Apolinus longicornis

Scientific classification
- Kingdom: Animalia
- Phylum: Arthropoda
- Clade: Pancrustacea
- Class: Insecta
- Order: Coleoptera
- Suborder: Polyphaga
- Infraorder: Cucujiformia
- Family: Coccinellidae
- Genus: Apolinus
- Species: A. longicornis
- Binomial name: Apolinus longicornis (Weise, 1917)
- Synonyms: Scymnodes longicornis Weise, 1917;

= Apolinus longicornis =

- Genus: Apolinus
- Species: longicornis
- Authority: (Weise, 1917)
- Synonyms: Scymnodes longicornis Weise, 1917

Species of beetle

Apolinus longicornis is a species of beetle of the family Coccinellidae. It is found in Papua New Guinea and Indonesia (Irian Jaya).

== Description ==
Adults reach a length of about 3.5–4 mm.

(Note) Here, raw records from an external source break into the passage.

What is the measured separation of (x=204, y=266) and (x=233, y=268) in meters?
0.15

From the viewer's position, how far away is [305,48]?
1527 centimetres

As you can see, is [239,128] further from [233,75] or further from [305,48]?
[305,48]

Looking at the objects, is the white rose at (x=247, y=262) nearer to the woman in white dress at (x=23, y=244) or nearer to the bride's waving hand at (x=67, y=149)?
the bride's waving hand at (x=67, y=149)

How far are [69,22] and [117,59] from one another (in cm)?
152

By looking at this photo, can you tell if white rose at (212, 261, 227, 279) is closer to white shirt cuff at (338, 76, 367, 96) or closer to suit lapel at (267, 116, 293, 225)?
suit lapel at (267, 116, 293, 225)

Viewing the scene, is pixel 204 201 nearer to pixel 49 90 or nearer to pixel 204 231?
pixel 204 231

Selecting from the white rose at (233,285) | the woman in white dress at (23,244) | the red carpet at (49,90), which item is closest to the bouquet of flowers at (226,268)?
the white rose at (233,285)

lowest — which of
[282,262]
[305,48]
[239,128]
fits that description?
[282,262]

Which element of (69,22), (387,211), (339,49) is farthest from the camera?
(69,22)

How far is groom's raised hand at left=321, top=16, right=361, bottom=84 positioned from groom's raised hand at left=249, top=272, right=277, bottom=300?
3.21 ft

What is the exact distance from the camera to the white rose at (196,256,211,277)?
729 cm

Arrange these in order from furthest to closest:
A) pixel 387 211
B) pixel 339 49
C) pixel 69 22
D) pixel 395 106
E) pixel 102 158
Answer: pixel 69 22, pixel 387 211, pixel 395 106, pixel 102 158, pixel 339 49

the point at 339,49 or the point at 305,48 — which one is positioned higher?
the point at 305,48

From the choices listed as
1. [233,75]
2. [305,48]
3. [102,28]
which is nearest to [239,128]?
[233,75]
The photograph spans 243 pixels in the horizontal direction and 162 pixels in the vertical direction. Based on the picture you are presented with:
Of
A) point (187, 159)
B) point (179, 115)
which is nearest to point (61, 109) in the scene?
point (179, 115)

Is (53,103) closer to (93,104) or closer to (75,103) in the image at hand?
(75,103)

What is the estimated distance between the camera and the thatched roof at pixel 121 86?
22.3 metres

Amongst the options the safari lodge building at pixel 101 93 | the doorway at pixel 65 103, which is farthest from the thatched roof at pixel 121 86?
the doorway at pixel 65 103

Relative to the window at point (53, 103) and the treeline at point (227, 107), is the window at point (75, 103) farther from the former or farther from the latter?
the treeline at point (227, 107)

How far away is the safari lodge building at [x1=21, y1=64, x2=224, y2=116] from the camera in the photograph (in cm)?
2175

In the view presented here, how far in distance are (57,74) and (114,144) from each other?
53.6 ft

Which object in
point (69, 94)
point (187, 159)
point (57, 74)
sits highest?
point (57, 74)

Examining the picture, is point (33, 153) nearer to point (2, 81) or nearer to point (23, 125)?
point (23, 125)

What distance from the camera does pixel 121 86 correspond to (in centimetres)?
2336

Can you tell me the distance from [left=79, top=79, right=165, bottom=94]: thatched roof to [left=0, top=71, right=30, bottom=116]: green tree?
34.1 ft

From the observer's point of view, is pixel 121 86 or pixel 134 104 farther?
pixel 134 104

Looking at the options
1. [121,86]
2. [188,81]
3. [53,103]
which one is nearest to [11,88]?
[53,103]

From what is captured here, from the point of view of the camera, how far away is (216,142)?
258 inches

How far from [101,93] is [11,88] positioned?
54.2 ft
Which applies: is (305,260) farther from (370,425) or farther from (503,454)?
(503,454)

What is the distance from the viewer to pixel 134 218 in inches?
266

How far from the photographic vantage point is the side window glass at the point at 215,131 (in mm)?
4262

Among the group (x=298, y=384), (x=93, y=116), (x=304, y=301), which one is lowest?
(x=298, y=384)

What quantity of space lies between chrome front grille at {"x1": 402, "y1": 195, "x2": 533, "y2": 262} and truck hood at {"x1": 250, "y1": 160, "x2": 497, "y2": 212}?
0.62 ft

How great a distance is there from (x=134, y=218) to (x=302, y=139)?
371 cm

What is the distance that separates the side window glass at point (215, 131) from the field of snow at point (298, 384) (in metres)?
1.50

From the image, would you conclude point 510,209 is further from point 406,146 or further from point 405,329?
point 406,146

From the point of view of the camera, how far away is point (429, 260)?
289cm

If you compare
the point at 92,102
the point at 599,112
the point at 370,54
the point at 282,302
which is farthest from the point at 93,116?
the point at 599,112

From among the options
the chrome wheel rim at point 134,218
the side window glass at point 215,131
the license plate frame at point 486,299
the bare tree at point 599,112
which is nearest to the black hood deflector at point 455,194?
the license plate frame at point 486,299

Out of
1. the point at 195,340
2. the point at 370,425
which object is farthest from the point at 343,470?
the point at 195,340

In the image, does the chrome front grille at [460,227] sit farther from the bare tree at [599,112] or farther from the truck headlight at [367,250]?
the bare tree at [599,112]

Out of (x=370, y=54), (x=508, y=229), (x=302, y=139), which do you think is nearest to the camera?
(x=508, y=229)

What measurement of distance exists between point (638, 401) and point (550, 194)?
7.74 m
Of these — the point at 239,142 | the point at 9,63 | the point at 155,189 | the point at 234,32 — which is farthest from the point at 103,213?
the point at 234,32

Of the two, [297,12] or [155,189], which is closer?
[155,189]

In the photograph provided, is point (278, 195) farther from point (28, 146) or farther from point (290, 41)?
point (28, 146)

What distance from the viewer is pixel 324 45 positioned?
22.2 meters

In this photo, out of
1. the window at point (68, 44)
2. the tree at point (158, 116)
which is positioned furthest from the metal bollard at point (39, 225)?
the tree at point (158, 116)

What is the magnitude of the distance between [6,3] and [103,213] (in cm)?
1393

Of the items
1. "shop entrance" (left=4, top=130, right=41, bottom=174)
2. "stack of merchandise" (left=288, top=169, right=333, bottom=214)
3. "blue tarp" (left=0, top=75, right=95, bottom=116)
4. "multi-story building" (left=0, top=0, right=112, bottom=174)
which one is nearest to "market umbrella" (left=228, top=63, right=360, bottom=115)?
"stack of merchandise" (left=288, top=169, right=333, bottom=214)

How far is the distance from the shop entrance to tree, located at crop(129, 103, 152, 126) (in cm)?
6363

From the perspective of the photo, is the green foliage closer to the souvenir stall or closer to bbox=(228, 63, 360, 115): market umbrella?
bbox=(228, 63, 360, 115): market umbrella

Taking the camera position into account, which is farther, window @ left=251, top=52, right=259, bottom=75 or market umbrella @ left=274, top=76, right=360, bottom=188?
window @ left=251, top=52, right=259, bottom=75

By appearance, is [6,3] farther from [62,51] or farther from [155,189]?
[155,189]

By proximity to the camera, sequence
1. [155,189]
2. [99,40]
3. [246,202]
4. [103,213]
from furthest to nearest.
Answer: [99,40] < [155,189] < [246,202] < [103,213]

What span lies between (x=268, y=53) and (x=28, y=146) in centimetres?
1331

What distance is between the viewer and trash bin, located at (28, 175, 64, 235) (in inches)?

They have an elongate, broadly oval body. The dorsal surface is covered with whitish pubescence. The head is yellowish to testaceous and the pronotum is yellowish-testaceous with a black marking. The elytra are dark pitchy brown to black with metallic, dark aeneous reflections. The ventral surface is yellowish brown to testaceous.